Raymond nodded. He studied them in silence for a while. ‘You’re all young. Just kids—’
‘I’m twenty-nine,’ she replied flatly. ‘What’s your point?’
‘Sorry. Thought you were younger,’ he replied. ‘It’s just that, occasionally, I come across groups of survivors. The younger groups, your age and younger, they’re more dangerous. Well, to be honest, almost like wild animals sometimes. I try to steer clear of them.’
‘We’re good ones,’ said Helen.
He nodded. ‘Okay.’
‘We’re headed south to London,’ said Leona. ‘Apparently they’re rebuilding things there. You heard anything about that?’
He shook his head. ‘Nope.’
Helen took a step forward, entranced by the hissing still coming from Raymond’s headphones. ‘Is that . . . like, proper music?’
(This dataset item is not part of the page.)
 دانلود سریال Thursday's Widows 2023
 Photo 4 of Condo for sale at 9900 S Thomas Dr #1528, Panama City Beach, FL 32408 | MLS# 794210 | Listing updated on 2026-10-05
He shrugged. ‘I got hip-hop, some garage, some rock . . . all sorts really. Just listening to a bit of Jay Dilla right now.’
Nathan cocked his head. ‘Shit, I remember! My mate’s brother had his stuff,’ he uttered, approving. ‘Dilla was well cool.’
‘Yeah. I cleaned out a record shop and ripped all their CDs onto my hard drive. I’ve got pretty much everything, more or less.’
‘Hard drive?’ said Nathan. ‘You got a computer?’
Raymond shrugged. ‘Yeah, several, actually.’
‘We have loads of spare food,’ blurted Helen, ‘could we come stay the night at your place?’
‘Helen!’ snapped Leona angrily.
The girl shut up, her face flushing crimson as Leona glared at her. She turned back to Raymond. He didn’t look the dangerous schizo type; he had a slight build, looked like the kind of guy you’d see working in a comic store, or turning up at some Star Trek geek-a-thon, dressed as a Klingon.
‘There’s just you?’
He nodded.
Leona considered Helen’s blurted suggestion quietly for a moment. ‘All right then. Could we stay the night? Just one night, if we, you know, shared our food?’
Raymond’s eyes darted from one to the other, warily returning to the gun dangling from her hands.
‘Sure . . . uh . . . sure you’re not going to rob me or something?’
‘Would it help if I promised you we won’t?’
He shrugged and wrinkled his nose. ‘Okay,’ he answered. ‘Why not?’